# REQUIRED WORK
#1 In the face-cut thread, on which wood is the angled snipe said to be best used?
#2 Reproduce the listing word for word, from the line with "Of the gray" through the end of the listing.

# Face-cut question?



## smokemonkey (Mar 27, 2006)

I have question for the old-timers out there (or any of the younger ones cutting big timber). I recently got Beranek's book "high climbers and timber fallers". It's an impressive collection. But I was curious about the mechanics of the face cuts they were all using. Anywhere I've worked a wide face was always emphasized and to avoid premature closing. From the book stories they all seem to have good control with all of those big redwoods. Is that due to the sheer weight of those giants that just carries them over, or is it something with the wide notch that helps the hinge wood carry them forward?


----------



## ShoerFast (Mar 27, 2006)

Welcome to the site!

Picking the spot the tree wants to go may be something there not showing in the pictures?

Sort of like how Timing has a lot to do with a rain-dance!

Kevin


----------



## smokechase II (Mar 27, 2006)

*Block notch*

The three most commonly used face cuts are all static. True, an open face can hold wood longer than the conventional or Humboldt, but an open face can't hold as long as a dynamic block cut. If the block is wide and has a large very open snipe. Just because an open face holds many different woods well through 90 degrees doesn't mean it works for all.

When Beranek talks about a block face being dynamic, what he means is that is very flexible. That flexibility can give you a longer hold, move the tree forward while still being attached and be safer than any of the other cuts.

Think about where the block/snipe gets its biggest use, Redwoods.
Redwood is not a strong wood. Durable from rot yes, but actually really weak compared with most other softwoods, let alone hardwoods.
Redwoods are big, conifers commit to the fall very well largely because of their size, (particularly height). It is very difficult to change the direction of fall on a huge diameter, tall tree that has established all that momentum after 45-50 degrees of drop. To be blunt, there no real need to hold these guys all the way to the ground from a directional standpoint.

So you've got a big tree that is going to hit where you've got it started because you used a hinge that is more likely to hold long enough because it is flexible. What else does this block face offer. 
Part of why that block face/snipe combo gets used is also to get the tree started away from the stump, and then have the snipe pop it off. Getting the butt of the tree well clear of the stump is very desirable at times. Who is going to go next to all that power and stored energy and cut that tree off from the stump? What isn't a big deal on flat ground gets ugly on an 80% + slope.
(Yes, a snipe that closes quickly and is angled can be viewed as a dutch step equivalent. But with soft redwood, expect that snipe to collapse/cushion more than redirect. Best use that angled snipe goody on Doug Fir.)

While I just described a tree that will not be held, or you don't want it held at the stump. What about stump shot?
So let’s admit that there are a few times where stump shot is a great idea. Granted, often stump shot is either not needed, (no obstacles or hill or limb configuration to force a tree back), or not possible, (hill or logs etc. will guarantee that the tree cannot be held or controlled at the stump).

Spatial reasoning question data
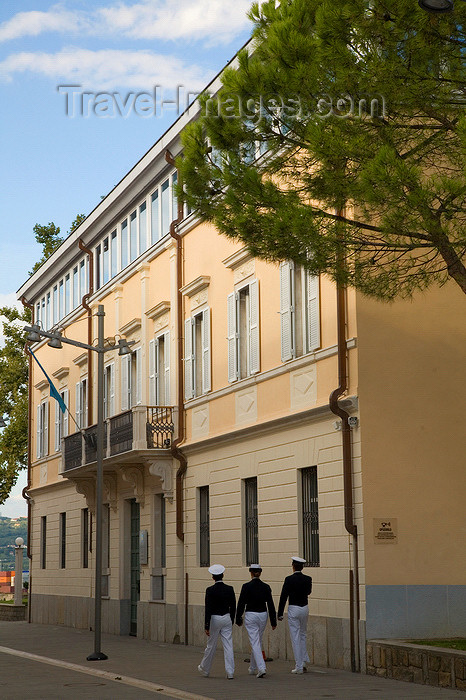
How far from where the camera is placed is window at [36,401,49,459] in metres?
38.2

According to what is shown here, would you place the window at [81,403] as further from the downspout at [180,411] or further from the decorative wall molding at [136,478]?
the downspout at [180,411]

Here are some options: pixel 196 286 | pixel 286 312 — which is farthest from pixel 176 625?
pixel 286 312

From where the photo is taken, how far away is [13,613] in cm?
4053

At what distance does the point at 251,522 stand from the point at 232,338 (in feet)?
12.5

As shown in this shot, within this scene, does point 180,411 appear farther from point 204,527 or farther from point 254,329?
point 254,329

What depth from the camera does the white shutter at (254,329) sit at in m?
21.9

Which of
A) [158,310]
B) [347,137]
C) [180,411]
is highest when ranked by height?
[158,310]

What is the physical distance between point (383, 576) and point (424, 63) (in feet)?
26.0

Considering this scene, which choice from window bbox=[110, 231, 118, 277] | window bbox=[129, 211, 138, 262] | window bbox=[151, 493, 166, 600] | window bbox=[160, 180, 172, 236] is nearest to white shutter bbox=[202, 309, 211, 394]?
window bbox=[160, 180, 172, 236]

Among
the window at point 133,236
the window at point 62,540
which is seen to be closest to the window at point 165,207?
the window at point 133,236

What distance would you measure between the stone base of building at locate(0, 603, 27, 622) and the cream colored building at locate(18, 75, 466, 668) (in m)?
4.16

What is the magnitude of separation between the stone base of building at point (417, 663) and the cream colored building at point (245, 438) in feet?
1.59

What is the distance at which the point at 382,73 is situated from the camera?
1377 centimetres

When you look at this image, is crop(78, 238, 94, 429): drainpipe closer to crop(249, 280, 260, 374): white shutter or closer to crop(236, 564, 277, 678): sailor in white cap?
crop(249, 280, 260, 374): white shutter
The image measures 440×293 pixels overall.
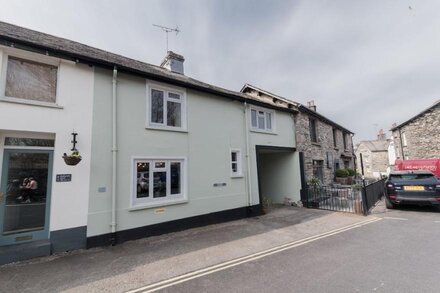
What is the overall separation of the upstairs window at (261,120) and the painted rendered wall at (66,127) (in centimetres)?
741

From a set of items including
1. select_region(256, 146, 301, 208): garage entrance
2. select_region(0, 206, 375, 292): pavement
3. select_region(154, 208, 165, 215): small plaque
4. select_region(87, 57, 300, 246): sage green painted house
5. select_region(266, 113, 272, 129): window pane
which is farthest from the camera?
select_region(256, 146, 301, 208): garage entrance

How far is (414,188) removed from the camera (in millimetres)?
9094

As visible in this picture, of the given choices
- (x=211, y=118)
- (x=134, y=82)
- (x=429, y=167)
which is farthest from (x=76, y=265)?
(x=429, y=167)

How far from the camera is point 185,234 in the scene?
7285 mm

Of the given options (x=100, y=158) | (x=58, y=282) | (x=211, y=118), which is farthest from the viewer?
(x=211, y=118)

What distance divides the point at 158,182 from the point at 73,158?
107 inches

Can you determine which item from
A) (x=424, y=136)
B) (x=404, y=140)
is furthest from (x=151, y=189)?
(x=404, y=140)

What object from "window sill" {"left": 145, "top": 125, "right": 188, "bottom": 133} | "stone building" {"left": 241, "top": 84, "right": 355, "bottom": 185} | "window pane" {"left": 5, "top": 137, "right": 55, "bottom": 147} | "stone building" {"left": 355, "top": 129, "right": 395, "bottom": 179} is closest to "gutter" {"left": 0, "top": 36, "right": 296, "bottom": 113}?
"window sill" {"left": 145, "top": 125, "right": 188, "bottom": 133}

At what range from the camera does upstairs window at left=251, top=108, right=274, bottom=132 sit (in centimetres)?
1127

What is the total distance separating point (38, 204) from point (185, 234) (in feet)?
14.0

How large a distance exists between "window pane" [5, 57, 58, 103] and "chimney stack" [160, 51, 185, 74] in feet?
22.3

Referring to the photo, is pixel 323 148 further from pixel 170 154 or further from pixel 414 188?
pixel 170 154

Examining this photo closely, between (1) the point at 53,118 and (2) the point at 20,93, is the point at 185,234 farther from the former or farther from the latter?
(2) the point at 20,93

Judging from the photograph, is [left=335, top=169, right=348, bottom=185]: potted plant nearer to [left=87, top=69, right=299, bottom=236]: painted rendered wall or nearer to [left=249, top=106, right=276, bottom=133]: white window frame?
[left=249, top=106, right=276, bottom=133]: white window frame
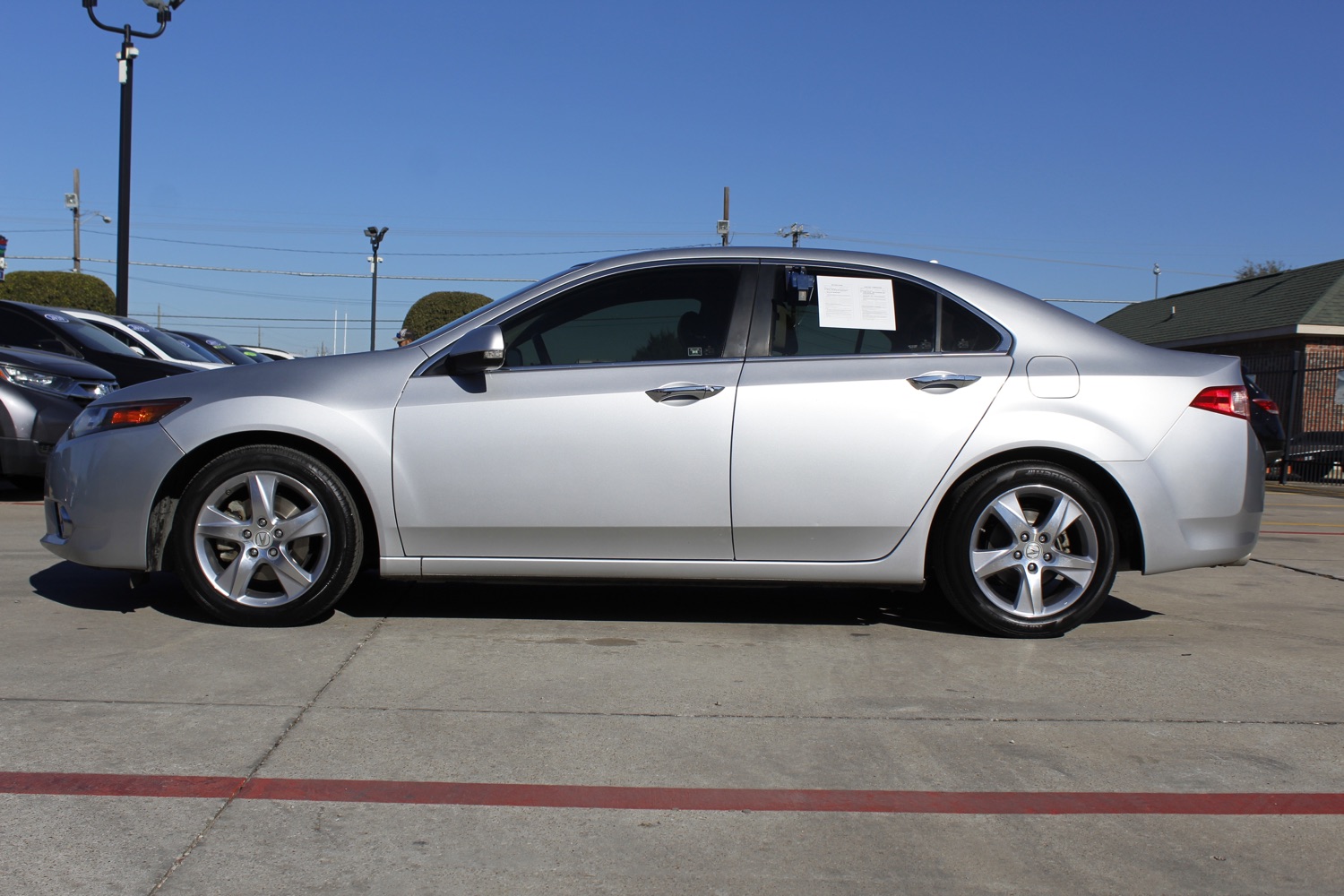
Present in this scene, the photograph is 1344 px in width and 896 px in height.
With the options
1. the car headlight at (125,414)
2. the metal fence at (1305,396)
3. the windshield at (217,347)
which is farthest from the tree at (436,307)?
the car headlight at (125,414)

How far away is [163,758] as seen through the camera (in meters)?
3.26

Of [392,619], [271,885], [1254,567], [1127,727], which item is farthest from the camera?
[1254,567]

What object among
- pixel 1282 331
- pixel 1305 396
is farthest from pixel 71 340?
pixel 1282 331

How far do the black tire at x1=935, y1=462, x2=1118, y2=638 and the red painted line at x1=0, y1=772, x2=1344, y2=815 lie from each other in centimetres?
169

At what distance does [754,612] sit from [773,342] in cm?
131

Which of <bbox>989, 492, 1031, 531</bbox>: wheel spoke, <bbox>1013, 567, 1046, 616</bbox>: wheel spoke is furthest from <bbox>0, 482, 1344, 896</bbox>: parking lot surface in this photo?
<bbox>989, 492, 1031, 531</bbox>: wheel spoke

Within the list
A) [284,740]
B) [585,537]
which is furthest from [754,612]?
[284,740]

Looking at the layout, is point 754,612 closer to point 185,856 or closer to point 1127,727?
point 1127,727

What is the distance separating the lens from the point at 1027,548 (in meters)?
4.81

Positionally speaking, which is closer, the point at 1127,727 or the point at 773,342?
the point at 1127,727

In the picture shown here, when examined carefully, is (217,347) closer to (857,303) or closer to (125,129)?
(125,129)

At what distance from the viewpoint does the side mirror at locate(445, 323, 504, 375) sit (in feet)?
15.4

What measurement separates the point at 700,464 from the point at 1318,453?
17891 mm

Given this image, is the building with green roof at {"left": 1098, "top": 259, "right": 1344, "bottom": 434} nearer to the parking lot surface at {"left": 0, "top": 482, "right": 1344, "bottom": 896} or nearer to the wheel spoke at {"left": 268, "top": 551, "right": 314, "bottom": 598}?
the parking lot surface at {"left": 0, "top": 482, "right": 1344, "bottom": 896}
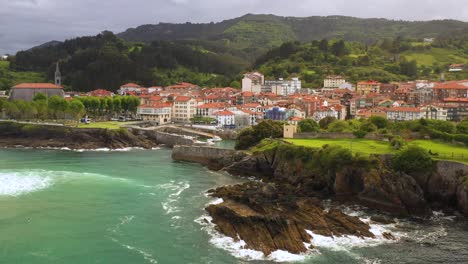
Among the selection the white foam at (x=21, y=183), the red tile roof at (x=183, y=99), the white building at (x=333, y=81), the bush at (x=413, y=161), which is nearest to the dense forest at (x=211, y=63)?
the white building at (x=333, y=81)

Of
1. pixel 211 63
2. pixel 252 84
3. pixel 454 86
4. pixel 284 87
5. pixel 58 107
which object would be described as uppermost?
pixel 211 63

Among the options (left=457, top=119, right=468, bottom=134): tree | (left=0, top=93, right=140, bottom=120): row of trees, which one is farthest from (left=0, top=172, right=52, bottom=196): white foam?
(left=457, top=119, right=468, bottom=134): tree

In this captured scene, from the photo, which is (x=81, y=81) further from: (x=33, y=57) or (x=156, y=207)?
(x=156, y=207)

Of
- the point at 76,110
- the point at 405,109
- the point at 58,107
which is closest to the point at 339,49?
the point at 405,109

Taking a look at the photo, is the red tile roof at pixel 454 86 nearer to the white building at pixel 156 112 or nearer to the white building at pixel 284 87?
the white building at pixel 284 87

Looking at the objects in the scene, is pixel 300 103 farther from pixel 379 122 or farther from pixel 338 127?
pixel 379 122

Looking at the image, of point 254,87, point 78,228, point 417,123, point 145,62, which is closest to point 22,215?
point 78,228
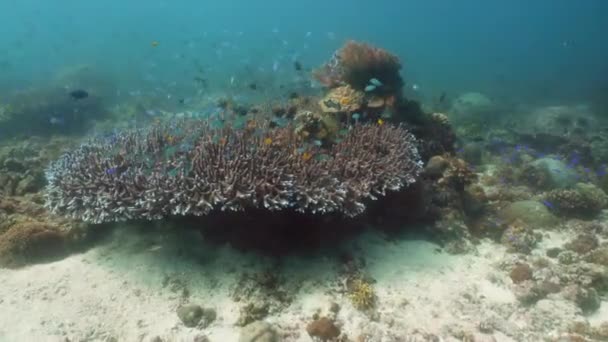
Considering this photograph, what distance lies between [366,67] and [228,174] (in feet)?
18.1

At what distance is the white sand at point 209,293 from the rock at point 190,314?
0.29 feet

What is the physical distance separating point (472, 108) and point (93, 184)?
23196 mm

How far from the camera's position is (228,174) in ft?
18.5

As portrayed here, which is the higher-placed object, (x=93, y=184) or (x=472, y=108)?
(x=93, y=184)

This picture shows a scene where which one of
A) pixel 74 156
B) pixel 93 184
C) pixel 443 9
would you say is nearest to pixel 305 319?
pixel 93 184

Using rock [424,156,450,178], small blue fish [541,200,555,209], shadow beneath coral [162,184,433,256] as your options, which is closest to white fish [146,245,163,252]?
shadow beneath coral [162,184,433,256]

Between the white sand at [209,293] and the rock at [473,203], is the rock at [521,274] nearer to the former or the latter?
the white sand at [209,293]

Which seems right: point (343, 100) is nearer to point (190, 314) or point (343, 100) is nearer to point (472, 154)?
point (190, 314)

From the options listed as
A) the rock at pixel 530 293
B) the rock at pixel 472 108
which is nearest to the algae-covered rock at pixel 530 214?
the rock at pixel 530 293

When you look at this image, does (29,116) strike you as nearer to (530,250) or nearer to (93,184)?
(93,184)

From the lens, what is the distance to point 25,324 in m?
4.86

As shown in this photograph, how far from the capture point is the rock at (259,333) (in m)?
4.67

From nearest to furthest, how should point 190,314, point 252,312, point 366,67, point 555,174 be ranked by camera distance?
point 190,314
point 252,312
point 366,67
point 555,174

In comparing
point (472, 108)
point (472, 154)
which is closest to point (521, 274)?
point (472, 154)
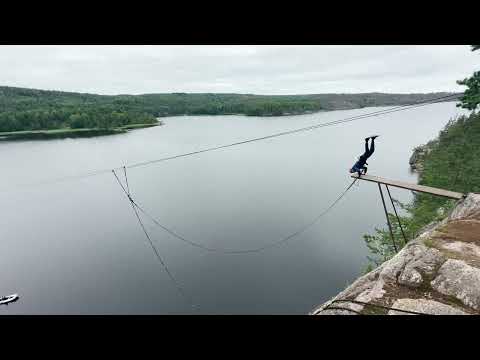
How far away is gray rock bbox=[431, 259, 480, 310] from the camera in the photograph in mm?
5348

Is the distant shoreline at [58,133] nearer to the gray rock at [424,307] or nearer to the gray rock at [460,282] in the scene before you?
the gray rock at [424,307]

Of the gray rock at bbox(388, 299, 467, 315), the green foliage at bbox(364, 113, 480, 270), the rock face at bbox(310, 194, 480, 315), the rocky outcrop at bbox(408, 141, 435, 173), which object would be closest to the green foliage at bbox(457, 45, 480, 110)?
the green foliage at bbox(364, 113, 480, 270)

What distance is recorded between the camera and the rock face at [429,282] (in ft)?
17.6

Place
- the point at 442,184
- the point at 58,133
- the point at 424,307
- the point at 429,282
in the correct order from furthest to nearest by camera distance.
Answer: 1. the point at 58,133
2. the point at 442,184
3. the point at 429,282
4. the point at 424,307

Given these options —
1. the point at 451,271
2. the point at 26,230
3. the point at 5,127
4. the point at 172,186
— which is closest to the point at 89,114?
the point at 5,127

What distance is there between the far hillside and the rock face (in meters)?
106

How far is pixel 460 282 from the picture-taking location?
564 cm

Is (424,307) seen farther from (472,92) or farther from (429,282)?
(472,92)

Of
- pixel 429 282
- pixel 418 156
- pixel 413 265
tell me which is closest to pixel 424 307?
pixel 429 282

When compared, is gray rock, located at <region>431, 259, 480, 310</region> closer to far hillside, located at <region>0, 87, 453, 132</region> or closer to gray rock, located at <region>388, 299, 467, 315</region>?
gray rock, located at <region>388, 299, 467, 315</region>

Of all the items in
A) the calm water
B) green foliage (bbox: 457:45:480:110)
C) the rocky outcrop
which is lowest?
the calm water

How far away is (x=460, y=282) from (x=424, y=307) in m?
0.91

# RESULTS
#1 Doug Fir.

#2
Of the gray rock at bbox(388, 299, 467, 315), the green foliage at bbox(364, 113, 480, 270), the rock face at bbox(310, 194, 480, 315), the rocky outcrop at bbox(408, 141, 435, 173), which object would be closest to the green foliage at bbox(457, 45, 480, 110)?
the green foliage at bbox(364, 113, 480, 270)

What distance is recorded between the camera and the rock face at [429,282] (in ft)?
17.6

Place
- the point at 442,184
- the point at 58,133
- the point at 424,307
- the point at 429,282
in the correct order from furthest to nearest by camera distance.
Answer: 1. the point at 58,133
2. the point at 442,184
3. the point at 429,282
4. the point at 424,307

Given these options —
1. the point at 451,271
2. the point at 26,230
3. the point at 5,127
4. the point at 172,186
— which is closest to the point at 89,114?
the point at 5,127

What distance is there between the far hillside and the rock face (in meters)?
106

How far is pixel 460 282 from the picture-taking location?
564 cm

Is (424,307) seen farther from (472,92) or farther from (429,282)?
(472,92)

Of
- pixel 429 282
- pixel 418 156
- pixel 413 265
tell me which is closest to pixel 424 307?
pixel 429 282

When compared, is gray rock, located at <region>431, 259, 480, 310</region> closer to far hillside, located at <region>0, 87, 453, 132</region> or closer to gray rock, located at <region>388, 299, 467, 315</region>?
gray rock, located at <region>388, 299, 467, 315</region>

Of all the items in
A) the calm water
B) green foliage (bbox: 457:45:480:110)
C) the rocky outcrop
which is lowest?
the calm water

How far away is (x=460, y=282) from (x=424, y=307) in m?
0.91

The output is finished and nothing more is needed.